Dotfiles with Git + GNU Stow. Servers: Syncthing, Docker, Pi-hole, OpenVPN.

• Manage and sync dotfiles with Git + GNU Stow.

1. We need to install stow, a symlink farm manager: sudo apt install stow git
2. First-Time git setup. Set your user name and email address: git config ‐‐global user.name “userName”. git config ‐‐global user.email “[email protected]”. Then, check your settings: git config ‐‐list
3. Go to github. Log in to your account. Click on the New repository button or the + icon, then click on New repository. Next you have to fill out a name of the repository (dotfiles), a description (it is really optional), and select its visibility or access permission (public -Anyone on the internet can see this repository. You choose who can commit- or private -You choose who can see and commit to this repository-).
4. After that you have your new repository, so you can copy the repository link by clicking on the green Code button. Open a terminal and clone the repository (very easy setup):

  git clone https://github.com/nmaximo7/dotfiles.git

5. Open the directory dotfiles with Visual Studio Code: code dotfiles.

6. Mirror your home’s structure inside the dotfiles directory, e.g., create a directory git, and a file “.gitconfig” inside git; create a directory bash, and two files “.bash_aliases” and “.bashrc” inside bash.

7. Check if stow is going to create the right symlinks or not before creating then: stow ‐‐adopt -nvt ~ * (~ directory home, * the dotfiles directory).

   And then create them: stow ‐‐adopt -vt ~ * The flag -n tells stow not to perform any operations that modify the filesystem, but merely show what would happen. -t is the target (~, the home directory).

   MV: .config/calcurse/conf -> dotfiles/Calcurse/.config/calcurse/conf LINK: .config/calcurse/conf => ../../dotfiles/Calcurse/.config/calcurse/conf9. We use the git add . command to add any changes in the working directory to the staging area: git add .

8. Save changes to the local repository: git commit -am “Initial commit”

9. Upload the local repository content to our recently created github remote repository: git push.

10. If you have a new computer, you will start by cloning the remote repository: git clone https://github.com/nmaximo7/dotfiles.git. After that you can update the local repository with: git pull.

11. Stow the files and directories into the target directory. First, check that it is working as expected: stow ‐‐adopt -nvSt ~ *, then do it: stow ‐‐adopt -vSt ~ *

• Syncthing is a continuous file synchronization program. It is a really good free alternative to Dropbox and Google Drive. It synchronizes files between two or more computers.

1. Let’s install it on Ubuntu: sudo apt install syncthing-gtk (the GTK3-based GUI for syncthing, it will also install the package syncthing).
2. Next let’s edit its config file (vi /home/user/.config/syncthing/config.xml) and change 127.0.0.1:8384 (only listening to localhost) to 0.0.0.0:8384.
3. By default, the installation is made so that the service is run as root.
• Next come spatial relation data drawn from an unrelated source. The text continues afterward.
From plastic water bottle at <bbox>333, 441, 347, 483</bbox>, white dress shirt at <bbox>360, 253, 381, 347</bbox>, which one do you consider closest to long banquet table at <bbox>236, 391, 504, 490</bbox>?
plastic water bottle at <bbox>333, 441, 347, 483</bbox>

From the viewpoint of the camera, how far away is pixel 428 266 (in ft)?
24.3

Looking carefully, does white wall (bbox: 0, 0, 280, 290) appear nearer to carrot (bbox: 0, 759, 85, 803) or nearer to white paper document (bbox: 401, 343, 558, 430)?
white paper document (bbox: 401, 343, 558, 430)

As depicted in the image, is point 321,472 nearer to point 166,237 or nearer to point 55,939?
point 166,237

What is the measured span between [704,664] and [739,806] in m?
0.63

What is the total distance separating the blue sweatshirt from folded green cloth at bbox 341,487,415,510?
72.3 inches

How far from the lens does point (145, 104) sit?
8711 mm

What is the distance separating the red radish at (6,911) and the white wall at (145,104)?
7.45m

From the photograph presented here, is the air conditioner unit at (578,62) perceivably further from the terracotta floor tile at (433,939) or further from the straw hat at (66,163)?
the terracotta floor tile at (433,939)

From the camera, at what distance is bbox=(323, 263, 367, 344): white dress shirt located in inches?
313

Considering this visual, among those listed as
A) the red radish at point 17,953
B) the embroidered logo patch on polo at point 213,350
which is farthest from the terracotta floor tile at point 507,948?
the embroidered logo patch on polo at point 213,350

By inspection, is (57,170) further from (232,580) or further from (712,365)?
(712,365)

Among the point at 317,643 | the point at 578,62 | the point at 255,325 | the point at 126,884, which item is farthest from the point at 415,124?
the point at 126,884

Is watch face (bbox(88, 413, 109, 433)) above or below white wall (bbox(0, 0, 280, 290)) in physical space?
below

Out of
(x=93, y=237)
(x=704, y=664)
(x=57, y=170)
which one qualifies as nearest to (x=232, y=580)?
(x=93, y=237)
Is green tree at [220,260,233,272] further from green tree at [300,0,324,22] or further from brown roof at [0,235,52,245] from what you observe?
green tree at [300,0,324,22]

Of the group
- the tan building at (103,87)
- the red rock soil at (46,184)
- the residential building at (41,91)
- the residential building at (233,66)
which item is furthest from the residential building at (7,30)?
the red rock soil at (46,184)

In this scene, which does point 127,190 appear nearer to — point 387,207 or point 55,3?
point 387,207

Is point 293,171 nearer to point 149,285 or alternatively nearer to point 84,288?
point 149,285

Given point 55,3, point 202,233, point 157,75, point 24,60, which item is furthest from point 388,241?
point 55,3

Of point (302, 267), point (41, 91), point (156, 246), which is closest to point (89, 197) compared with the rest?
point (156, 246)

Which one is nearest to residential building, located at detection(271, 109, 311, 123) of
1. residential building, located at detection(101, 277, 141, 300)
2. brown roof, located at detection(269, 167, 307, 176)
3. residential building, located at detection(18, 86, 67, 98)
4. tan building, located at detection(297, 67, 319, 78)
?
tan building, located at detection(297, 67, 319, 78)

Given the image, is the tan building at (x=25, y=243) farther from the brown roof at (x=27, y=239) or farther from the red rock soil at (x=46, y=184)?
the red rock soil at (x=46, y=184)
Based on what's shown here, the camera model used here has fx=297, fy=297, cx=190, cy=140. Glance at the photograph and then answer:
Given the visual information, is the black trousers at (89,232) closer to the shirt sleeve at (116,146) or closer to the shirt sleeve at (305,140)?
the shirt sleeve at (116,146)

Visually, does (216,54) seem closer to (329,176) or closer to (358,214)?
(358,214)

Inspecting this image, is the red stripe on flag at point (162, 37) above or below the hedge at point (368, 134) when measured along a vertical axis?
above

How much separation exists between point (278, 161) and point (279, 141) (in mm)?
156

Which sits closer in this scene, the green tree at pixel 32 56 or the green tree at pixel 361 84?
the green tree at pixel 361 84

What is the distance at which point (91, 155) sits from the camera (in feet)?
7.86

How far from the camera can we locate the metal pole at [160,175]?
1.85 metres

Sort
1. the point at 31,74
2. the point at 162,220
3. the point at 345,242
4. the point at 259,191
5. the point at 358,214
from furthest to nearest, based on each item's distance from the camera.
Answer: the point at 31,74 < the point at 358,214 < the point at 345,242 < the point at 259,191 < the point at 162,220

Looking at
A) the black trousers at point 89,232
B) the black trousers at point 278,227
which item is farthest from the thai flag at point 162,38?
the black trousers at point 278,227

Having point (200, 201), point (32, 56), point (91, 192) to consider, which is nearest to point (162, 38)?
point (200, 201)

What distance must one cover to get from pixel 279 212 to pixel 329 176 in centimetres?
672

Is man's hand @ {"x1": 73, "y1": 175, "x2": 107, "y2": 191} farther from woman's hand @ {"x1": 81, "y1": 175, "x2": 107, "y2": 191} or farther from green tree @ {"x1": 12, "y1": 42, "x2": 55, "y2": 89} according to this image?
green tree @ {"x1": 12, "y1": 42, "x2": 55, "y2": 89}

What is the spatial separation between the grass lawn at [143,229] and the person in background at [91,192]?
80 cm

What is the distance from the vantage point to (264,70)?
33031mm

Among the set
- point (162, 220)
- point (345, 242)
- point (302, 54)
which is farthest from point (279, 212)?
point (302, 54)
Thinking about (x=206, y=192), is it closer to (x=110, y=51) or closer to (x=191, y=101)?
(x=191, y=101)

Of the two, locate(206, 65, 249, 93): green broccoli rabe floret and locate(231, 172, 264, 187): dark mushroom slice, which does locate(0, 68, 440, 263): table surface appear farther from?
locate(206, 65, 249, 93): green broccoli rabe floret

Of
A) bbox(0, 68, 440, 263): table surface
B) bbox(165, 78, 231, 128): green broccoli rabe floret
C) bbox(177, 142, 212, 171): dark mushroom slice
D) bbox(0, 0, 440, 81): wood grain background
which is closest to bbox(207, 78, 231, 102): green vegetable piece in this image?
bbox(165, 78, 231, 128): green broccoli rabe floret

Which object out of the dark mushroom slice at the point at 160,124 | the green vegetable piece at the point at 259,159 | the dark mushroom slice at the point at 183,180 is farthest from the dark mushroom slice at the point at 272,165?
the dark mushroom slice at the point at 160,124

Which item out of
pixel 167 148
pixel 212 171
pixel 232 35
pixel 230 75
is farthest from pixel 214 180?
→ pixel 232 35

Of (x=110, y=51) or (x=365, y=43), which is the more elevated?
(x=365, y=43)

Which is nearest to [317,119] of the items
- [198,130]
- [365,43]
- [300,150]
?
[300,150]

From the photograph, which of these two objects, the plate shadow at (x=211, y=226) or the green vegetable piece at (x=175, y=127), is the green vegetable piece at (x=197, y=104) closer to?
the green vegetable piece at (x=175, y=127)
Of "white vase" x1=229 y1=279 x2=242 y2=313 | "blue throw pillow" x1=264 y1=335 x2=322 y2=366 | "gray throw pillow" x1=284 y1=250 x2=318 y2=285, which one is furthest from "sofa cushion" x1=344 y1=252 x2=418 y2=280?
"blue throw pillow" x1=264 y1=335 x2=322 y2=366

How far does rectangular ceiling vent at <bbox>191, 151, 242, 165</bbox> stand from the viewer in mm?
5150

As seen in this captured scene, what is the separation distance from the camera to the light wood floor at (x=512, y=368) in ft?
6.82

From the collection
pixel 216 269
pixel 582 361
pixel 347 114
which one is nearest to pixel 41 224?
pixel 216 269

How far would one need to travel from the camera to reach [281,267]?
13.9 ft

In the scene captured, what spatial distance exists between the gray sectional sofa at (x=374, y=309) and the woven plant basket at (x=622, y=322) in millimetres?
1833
You may want to check its status: sudo systemctl status [email protected]
4. Install Mac (client). We should be able to access it: IP’s address:8384.
5. For security purposes you may want to change your password: Actions, Settings, GUI Authentication User, GUI Autentication Password.
6. Syncthing uses port 22000. If your computer has enabled the UFW firewall, then you need to allow traffic on port 22000: sudo ufw allow 22000/tcp
7. You need to ensure Synching has been installed and configured on all systems. After that, _each device must be told about the other devices by exchanging device IDs. Obtain your Device ID (Server Ubuntu): Actions, Show ID (Copy). Client Mac: Add Remote Device, Device ID (Paste), Device Name (LinuxServer).
8. Refresh the Web interface on the first device, the Ubuntu server. You will see the following message: Device…. wants to connect. Add new device? Click on Add Device (Device Name: MacClient) and wait patiently till Remote Devices, MacClient (Up to Date).
9. We can synchronize two folders now. Click the Add Folder to add a new folder and give it a descriptive label and set the folder path (/mnt/discoExterno/documentos). On the Sharing tab, select MacClient.
10. You need to wait till you see a message in your MacClient: LinuxServer wants to share folder “documentos”. Add new folder? Select Add, and define Folder Path.

• OpenSSH server is the best connectivity tool for remote login with the SSH protocol.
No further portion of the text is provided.